#### Data supplied

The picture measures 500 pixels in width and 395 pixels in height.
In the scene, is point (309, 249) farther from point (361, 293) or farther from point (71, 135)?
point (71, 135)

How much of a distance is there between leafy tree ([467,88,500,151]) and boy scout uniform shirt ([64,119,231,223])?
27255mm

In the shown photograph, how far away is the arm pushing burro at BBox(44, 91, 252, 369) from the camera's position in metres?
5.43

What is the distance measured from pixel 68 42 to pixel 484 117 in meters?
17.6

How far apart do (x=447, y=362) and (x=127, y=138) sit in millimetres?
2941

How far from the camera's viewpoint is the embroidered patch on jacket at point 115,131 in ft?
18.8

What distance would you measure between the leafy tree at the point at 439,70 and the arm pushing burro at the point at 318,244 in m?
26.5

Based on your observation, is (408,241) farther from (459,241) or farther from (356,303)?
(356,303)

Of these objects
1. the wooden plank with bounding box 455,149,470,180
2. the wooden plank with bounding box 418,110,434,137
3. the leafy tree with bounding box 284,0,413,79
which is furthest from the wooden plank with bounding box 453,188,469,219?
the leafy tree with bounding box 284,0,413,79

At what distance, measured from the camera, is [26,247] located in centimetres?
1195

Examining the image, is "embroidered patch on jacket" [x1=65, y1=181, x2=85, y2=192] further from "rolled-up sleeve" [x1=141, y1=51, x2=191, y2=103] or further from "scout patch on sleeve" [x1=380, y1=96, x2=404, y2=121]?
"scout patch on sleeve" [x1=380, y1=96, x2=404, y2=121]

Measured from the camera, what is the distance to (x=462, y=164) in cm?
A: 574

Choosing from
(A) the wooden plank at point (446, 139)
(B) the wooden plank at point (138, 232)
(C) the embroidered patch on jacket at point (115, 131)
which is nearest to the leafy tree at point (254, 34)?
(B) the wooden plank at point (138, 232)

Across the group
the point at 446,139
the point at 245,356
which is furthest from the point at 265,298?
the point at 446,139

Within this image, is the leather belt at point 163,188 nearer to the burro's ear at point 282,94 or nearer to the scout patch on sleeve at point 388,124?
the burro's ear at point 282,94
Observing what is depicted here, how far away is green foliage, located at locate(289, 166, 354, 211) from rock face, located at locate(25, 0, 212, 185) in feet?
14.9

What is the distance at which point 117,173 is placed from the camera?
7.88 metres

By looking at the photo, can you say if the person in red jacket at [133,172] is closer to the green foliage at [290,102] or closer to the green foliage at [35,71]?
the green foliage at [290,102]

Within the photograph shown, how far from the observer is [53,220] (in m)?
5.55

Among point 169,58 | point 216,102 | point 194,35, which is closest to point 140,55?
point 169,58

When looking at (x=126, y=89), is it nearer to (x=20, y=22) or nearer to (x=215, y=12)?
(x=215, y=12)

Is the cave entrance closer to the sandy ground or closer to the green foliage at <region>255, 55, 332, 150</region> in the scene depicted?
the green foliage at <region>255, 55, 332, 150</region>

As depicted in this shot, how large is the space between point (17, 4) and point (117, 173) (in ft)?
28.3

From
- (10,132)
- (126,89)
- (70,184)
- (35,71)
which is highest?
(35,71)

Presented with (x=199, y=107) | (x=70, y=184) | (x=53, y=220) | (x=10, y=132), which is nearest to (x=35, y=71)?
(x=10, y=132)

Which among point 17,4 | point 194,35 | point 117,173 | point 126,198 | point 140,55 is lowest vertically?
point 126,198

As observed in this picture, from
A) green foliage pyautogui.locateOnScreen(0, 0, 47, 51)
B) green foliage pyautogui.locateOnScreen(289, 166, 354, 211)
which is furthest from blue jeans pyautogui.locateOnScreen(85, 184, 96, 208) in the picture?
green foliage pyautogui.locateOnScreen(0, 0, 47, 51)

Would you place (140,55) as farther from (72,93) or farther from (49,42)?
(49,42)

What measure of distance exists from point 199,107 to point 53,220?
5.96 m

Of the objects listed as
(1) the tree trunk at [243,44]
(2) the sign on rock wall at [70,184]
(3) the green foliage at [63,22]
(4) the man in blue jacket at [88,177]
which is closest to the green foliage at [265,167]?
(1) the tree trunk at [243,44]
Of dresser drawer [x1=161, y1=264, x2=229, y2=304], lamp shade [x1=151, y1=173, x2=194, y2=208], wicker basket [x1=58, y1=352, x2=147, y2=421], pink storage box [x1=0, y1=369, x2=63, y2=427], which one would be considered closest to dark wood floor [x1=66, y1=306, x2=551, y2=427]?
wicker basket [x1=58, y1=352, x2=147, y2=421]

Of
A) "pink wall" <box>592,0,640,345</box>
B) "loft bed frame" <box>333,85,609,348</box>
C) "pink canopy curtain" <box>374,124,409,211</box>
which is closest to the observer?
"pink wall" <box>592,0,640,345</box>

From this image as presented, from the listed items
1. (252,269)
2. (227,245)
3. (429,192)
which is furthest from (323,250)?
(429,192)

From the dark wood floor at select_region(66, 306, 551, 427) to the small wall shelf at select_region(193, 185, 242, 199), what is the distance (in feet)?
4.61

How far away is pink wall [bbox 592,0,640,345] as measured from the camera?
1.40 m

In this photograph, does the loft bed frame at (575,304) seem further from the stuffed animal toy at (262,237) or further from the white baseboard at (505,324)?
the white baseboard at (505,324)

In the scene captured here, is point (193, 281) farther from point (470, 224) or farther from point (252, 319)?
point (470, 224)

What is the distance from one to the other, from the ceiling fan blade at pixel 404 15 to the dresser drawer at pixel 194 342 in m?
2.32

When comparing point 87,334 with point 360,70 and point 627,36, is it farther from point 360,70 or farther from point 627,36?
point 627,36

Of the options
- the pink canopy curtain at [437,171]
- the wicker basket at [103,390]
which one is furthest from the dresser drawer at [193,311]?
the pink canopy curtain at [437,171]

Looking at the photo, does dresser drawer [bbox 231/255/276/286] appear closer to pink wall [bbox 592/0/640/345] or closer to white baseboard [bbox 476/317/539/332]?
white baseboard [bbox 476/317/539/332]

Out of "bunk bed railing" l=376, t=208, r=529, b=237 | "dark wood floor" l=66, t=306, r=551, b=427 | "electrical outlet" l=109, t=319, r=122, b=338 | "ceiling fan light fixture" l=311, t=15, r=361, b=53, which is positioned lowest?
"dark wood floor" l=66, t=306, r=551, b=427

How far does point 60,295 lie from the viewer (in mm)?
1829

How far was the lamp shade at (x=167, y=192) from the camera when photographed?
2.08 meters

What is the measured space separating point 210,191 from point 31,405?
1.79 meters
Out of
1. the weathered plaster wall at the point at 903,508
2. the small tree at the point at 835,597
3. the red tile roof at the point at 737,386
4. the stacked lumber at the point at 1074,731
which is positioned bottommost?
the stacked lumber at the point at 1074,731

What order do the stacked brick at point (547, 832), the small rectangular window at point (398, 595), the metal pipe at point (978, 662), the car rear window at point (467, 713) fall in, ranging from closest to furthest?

########

» Short problem
Rewrite every line of the material above as a numbered list, leaving out the blank lines.

» Written solution
1. The picture measures 500 pixels in width and 395 pixels in height.
2. In the scene, is point (309, 249) farther from point (361, 293) or farther from point (71, 135)?
3. point (71, 135)
4. How much of a distance is there between leafy tree ([467,88,500,151]) and boy scout uniform shirt ([64,119,231,223])?
5. 27255mm
6. In the shown photograph, how far away is the arm pushing burro at BBox(44, 91, 252, 369) from the camera's position in metres?
7. 5.43
8. What is the distance measured from pixel 68 42 to pixel 484 117 in meters?
9. 17.6
10. How far apart do (x=447, y=362) and (x=127, y=138) sit in millimetres?
11. 2941
12. How far from the camera's viewpoint is the embroidered patch on jacket at point 115,131 in ft?
13. 18.8
14. What distance would you measure between the leafy tree at the point at 439,70 and the arm pushing burro at the point at 318,244 in m?
15. 26.5
16. Based on your observation, is (408,241) farther from (459,241) or farther from (356,303)?
17. (356,303)
18. Of these objects
19. 1. the wooden plank with bounding box 455,149,470,180
20. 2. the wooden plank with bounding box 418,110,434,137
21. 3. the leafy tree with bounding box 284,0,413,79
22. which is furthest from the wooden plank with bounding box 453,188,469,219?
23. the leafy tree with bounding box 284,0,413,79
24. At what distance, measured from the camera, is [26,247] located in centimetres?
25. 1195
26. Examining the image, is "embroidered patch on jacket" [x1=65, y1=181, x2=85, y2=192] further from "rolled-up sleeve" [x1=141, y1=51, x2=191, y2=103] or further from "scout patch on sleeve" [x1=380, y1=96, x2=404, y2=121]?
27. "scout patch on sleeve" [x1=380, y1=96, x2=404, y2=121]
28. Measured from the camera, what is the distance to (x=462, y=164) in cm?
29. A: 574
30. Choosing from
31. (A) the wooden plank at point (446, 139)
32. (B) the wooden plank at point (138, 232)
33. (C) the embroidered patch on jacket at point (115, 131)
34. which is nearest to the leafy tree at point (254, 34)?
35. (B) the wooden plank at point (138, 232)
36. Across the group
37. the point at 446,139
38. the point at 245,356
39. which is furthest from the point at 265,298?
40. the point at 446,139
41. Within this image, is the leather belt at point 163,188 nearer to the burro's ear at point 282,94 or nearer to the scout patch on sleeve at point 388,124?
42. the burro's ear at point 282,94
43. Observing what is depicted here, how far away is green foliage, located at locate(289, 166, 354, 211) from rock face, located at locate(25, 0, 212, 185) in feet?
44. 14.9
45. What is the distance at which point 117,173 is placed from the camera?
46. 7.88 metres
47. By looking at the photo, can you say if the person in red jacket at [133,172] is closer to the green foliage at [290,102] or closer to the green foliage at [35,71]?
48. the green foliage at [290,102]
49. Within the photograph shown, how far from the observer is [53,220] (in m)?
50. 5.55
51. Among point 169,58 | point 216,102 | point 194,35, which is closest to point 140,55?
52. point 169,58
53. When looking at (x=126, y=89), is it nearer to (x=20, y=22) or nearer to (x=215, y=12)?
54. (x=215, y=12)
55. Is the cave entrance closer to the sandy ground or closer to the green foliage at <region>255, 55, 332, 150</region> in the scene depicted?
56. the green foliage at <region>255, 55, 332, 150</region>
57. As depicted in this shot, how large is the space between point (17, 4) and point (117, 173) (in ft)?
58. 28.3
59. From
60. - (10,132)
61. - (126,89)
62. - (70,184)
63. - (35,71)
64. which is highest?
65. (35,71)
66. Presented with (x=199, y=107) | (x=70, y=184) | (x=53, y=220) | (x=10, y=132), which is nearest to (x=35, y=71)?
67. (x=10, y=132)
68. Which among point 17,4 | point 194,35 | point 117,173 | point 126,198 | point 140,55 is lowest vertically?
69. point 126,198
70. As observed in this picture, from
71. A) green foliage pyautogui.locateOnScreen(0, 0, 47, 51)
72. B) green foliage pyautogui.locateOnScreen(289, 166, 354, 211)
73. which is furthest from blue jeans pyautogui.locateOnScreen(85, 184, 96, 208) in the picture?
74. green foliage pyautogui.locateOnScreen(0, 0, 47, 51)
75. Would you place (140,55) as farther from (72,93) or farther from (49,42)?
76. (49,42)
77. What measure of distance exists from point 199,107 to point 53,220?
78. 5.96 m
79. Of the objects listed as
80. (1) the tree trunk at [243,44]
81. (2) the sign on rock wall at [70,184]
82. (3) the green foliage at [63,22]
83. (4) the man in blue jacket at [88,177]
84. which is closest to the green foliage at [265,167]?
85. (1) the tree trunk at [243,44]
86. Of dresser drawer [x1=161, y1=264, x2=229, y2=304], lamp shade [x1=151, y1=173, x2=194, y2=208], wicker basket [x1=58, y1=352, x2=147, y2=421], pink storage box [x1=0, y1=369, x2=63, y2=427], which one would be considered closest to dark wood floor [x1=66, y1=306, x2=551, y2=427]?
87. wicker basket [x1=58, y1=352, x2=147, y2=421]
88. Of
89. A) "pink wall" <box>592,0,640,345</box>
90. B) "loft bed frame" <box>333,85,609,348</box>
91. C) "pink canopy curtain" <box>374,124,409,211</box>
92. which is closest to the observer?
93. "pink wall" <box>592,0,640,345</box>
94. From this image as presented, from the listed items
95. 1. (252,269)
96. 2. (227,245)
97. 3. (429,192)
98. which is furthest from (323,250)?
99. (429,192)
100. From the dark wood floor at select_region(66, 306, 551, 427) to the small wall shelf at select_region(193, 185, 242, 199), what is the distance (in feet)?
101. 4.61
102. How far away is pink wall [bbox 592,0,640,345] as measured from the camera?
103. 1.40 m
104. In this photograph, does the loft bed frame at (575,304) seem further from the stuffed animal toy at (262,237) or further from the white baseboard at (505,324)?
105. the white baseboard at (505,324)
106. In the scene captured here, is point (193, 281) farther from point (470, 224) or farther from point (252, 319)?
107. point (470, 224)
108. What is the distance from one to the other, from the ceiling fan blade at pixel 404 15 to the dresser drawer at pixel 194 342 in m?
109. 2.32
110. When comparing point 87,334 with point 360,70 and point 627,36, is it farther from point 360,70 or farther from point 627,36?
111. point 627,36
112. Of the options
113. - the pink canopy curtain at [437,171]
114. - the wicker basket at [103,390]
115. which one is furthest from the dresser drawer at [193,311]?
116. the pink canopy curtain at [437,171]
117. Looking at the photo, does dresser drawer [bbox 231/255/276/286] appear closer to pink wall [bbox 592/0/640/345] or closer to white baseboard [bbox 476/317/539/332]?
118. white baseboard [bbox 476/317/539/332]
119. Out of "bunk bed railing" l=376, t=208, r=529, b=237 | "dark wood floor" l=66, t=306, r=551, b=427 | "electrical outlet" l=109, t=319, r=122, b=338 | "ceiling fan light fixture" l=311, t=15, r=361, b=53, which is positioned lowest?
120. "dark wood floor" l=66, t=306, r=551, b=427
121. How far does point 60,295 lie from the viewer (in mm)?
122. 1829
123. How far was the lamp shade at (x=167, y=192) from the camera when photographed?
124. 2.08 meters
125. What is the measured space separating point 210,191 from point 31,405?
126. 1.79 meters
127. Out of
128. 1. the weathered plaster wall at the point at 903,508
129. 2. the small tree at the point at 835,597
130. 3. the red tile roof at the point at 737,386
131. 4. the stacked lumber at the point at 1074,731
132. which is positioned bottommost?
133. the stacked lumber at the point at 1074,731
134. What order do the stacked brick at point (547, 832), the small rectangular window at point (398, 595), the metal pipe at point (978, 662), the car rear window at point (467, 713) fall in, ranging from closest to furthest?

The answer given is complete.